CNN coverage spurs flood of new cable subscribers

January 18, 1991|By Leslie Cauley

Cable News Network's stellar performance in Baghdad this week -- it was the network with the most continuous live coverage when the shooting started -- is apparently having an unexpected impact on cable operators back home: a flood of new subscribers.

Stephen Burch, area manager of Comcast Cablevision of Maryland, said requests for new service have quadrupled over the past 24 hours. Many callers are specifically asking for CNN, which, as it turns out, is part of Comcast's basic package offering.

"Phone traffic has been extraordinary," Mr. Burch said.
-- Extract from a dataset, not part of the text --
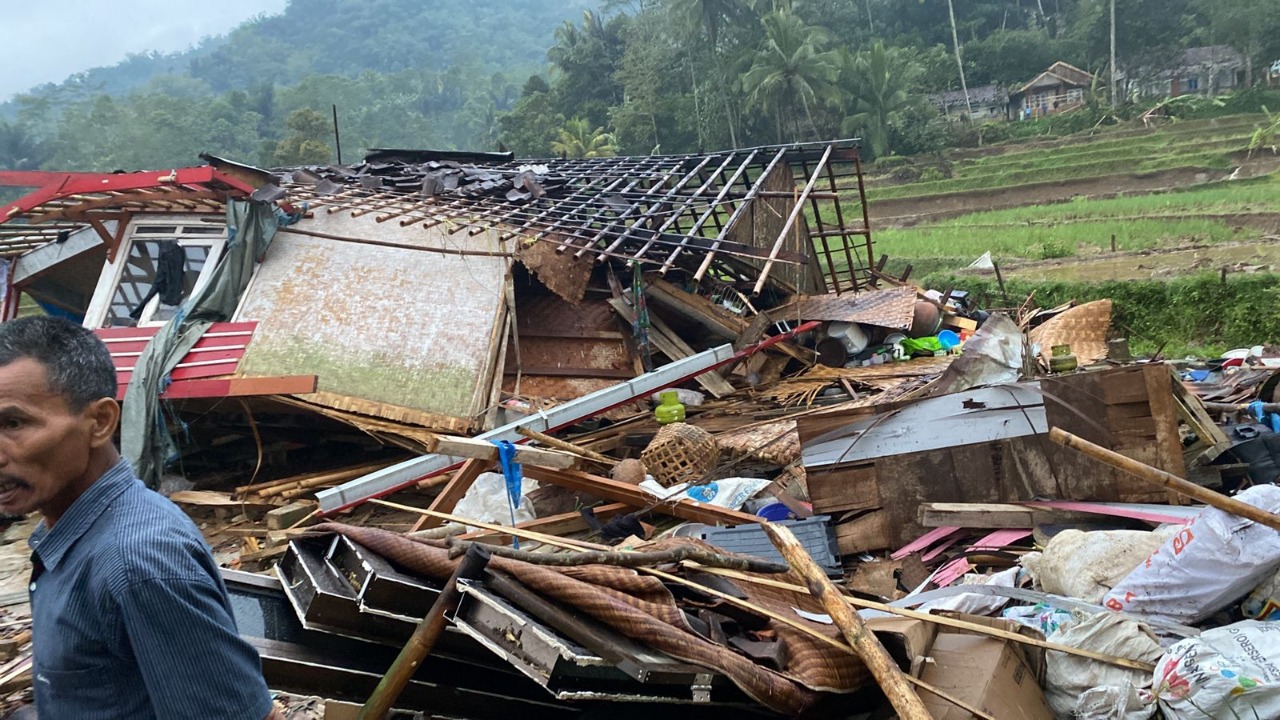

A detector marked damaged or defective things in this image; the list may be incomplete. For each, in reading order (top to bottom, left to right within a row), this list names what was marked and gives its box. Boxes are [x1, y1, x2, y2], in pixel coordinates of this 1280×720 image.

rusted metal sheet [238, 211, 506, 425]
rusted metal sheet [793, 285, 916, 330]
According to Mr. Burch, January is usually a slow month for subscriber sign-ups because most people are still recovering from Christmas bills.
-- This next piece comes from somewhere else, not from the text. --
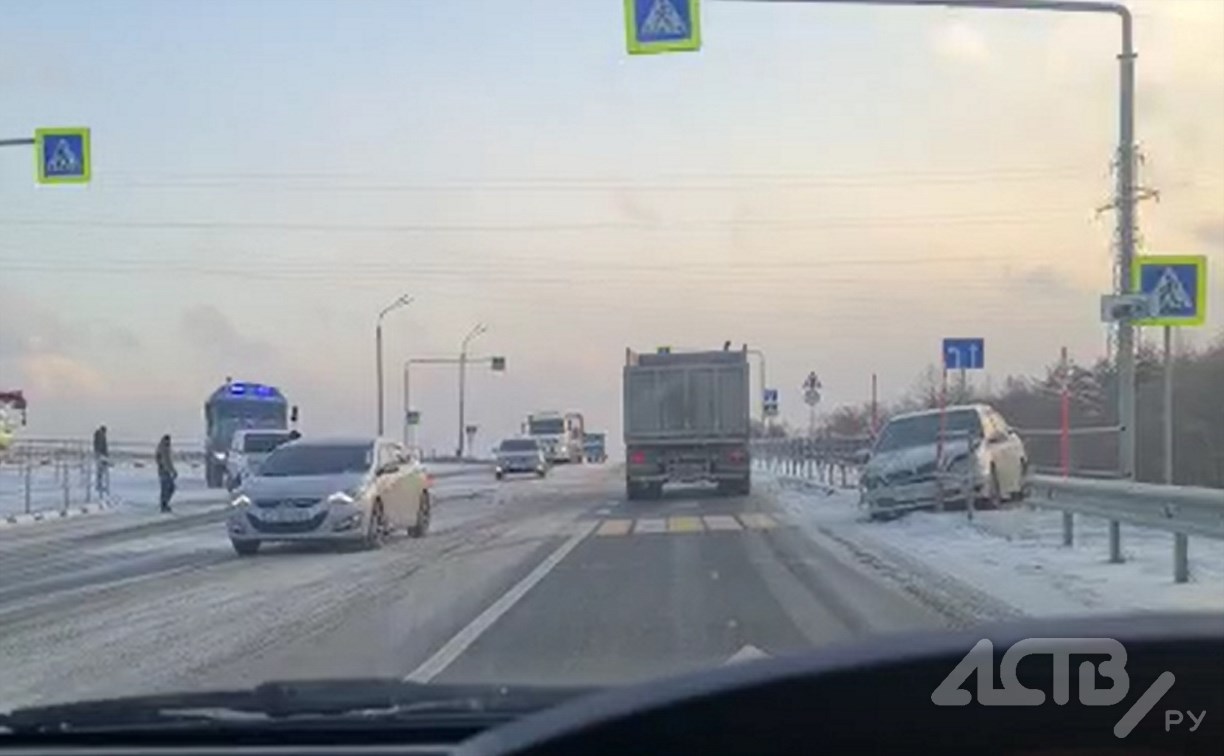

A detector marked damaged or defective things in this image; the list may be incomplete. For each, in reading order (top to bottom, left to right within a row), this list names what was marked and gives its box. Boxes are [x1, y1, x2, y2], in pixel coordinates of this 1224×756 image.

But CNN's high-profile coverage of the gulf crisis has helped change that, he said.

CNN's coverage is receiving accolades from all three major television networks, as well as top Defense Department officials.
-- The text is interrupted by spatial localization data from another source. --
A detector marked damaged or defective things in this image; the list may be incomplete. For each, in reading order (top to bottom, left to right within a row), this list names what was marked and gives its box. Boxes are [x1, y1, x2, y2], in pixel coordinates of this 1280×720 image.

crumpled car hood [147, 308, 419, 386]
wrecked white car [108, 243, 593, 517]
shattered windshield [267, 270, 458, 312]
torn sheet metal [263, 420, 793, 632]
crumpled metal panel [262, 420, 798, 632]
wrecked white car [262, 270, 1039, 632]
At a nationally televised news conference in Washington Wednesday, Defense Secretary Dick Cheney said, "The best reporting that I've seen on what transpired in Baghdad was on CNN," a production of Atlanta-based Turner Broadcasting Inc.

"I imagine hearts sank at the other three broadcasting companies when they heard that," Mr. Burch said.

Many callers, he said, are "in a hurry" to get new service installed. As a result, Comcast is extending the work days of its installation crews to meet that demand, he said.

New service can be installed within two days, he said. Comcast's service areas include Baltimore, Harford and Howard counties.

The story was much the same at United Cable of Baltimore, which provides cable service in the city.

Gary MacGregor, director of marketing, said additional requests for new service were flooding United Cable's switchboard yesterday morning.

But he said it was still too early to say how many new subscribers had actually signed up.

"It's hard to quantify at this point, but we're certainly getting additional requests for service as a result of having CNN and Headline News," which is an abbreviated version of CNN, Mr. MacGregor said.

United can have new service installed within 48 hours, he said.

District Cablevision, the cable operator in Washington, also reported an increase in requests for new service.

Callers to District Cablevision who were put on hold yesterday didn't have to worry about missing out on developments -- they got an earful of CNN while waiting.

Ron Hopkins, director of marketing, said most callers yesterday were requesting CNN by name, indicating people are relying on CNN's coverage for news and information about unfolding events in the gulf.

"Colin Powell [chairman of the Joint Chiefs of Staff] as well as the Iraqi government is looking at CNN to see what's going on," observed Mr. Hopkins. "There seems to be a feeling that if you're watching CNN, you know as much as the people in charge do."

This isn't the first time District Cablevision has seen a surge in requests for CNN, Mr. Hopkins said.

In July, when Trinidad was under siege, the Embassy of Trinidad put in a rush order for CNN, he said.

"They wanted us to install cable in a hurry," Mr. Hopkins said. "They wanted to get CNN so they would know what was happening in Trinidad."

Americans' renewed interest in CNN was not lost on investors, where analysts yesterday were predicting a positive financial fallout for Turner Broadcasting as a result of CNN's most recent round of high-profile coverage.

Ian Burnham of First Boston in New York City said it was still too early to say how CNN's gulf coverage would affect Turner Broadcasting over the long run, but he said early indications are that the effect is "obviously positive."

Frederick A. Moran of Moran & Assoc. Inc. of Greenwich, Conn., however, said the payback to Turner would be more immediate.

"This is going to have a very positive effect on the company," said Mr. Moran. "CNN will now get the additional recognition that it clearly deserves."

Mr. Moran predicted additional cable television companies would now want to buy the service, prompted by calls from consumers who want to subscribe to the service.

Mr. Moran said he decided yesterday to subscribe to CNN in his office as a result of CNN's coverage of the war.

"This is going to provide the investment community with some visibility so . . . investors may begin to recognize what an outstanding investment Turner Broadcasting is," he said.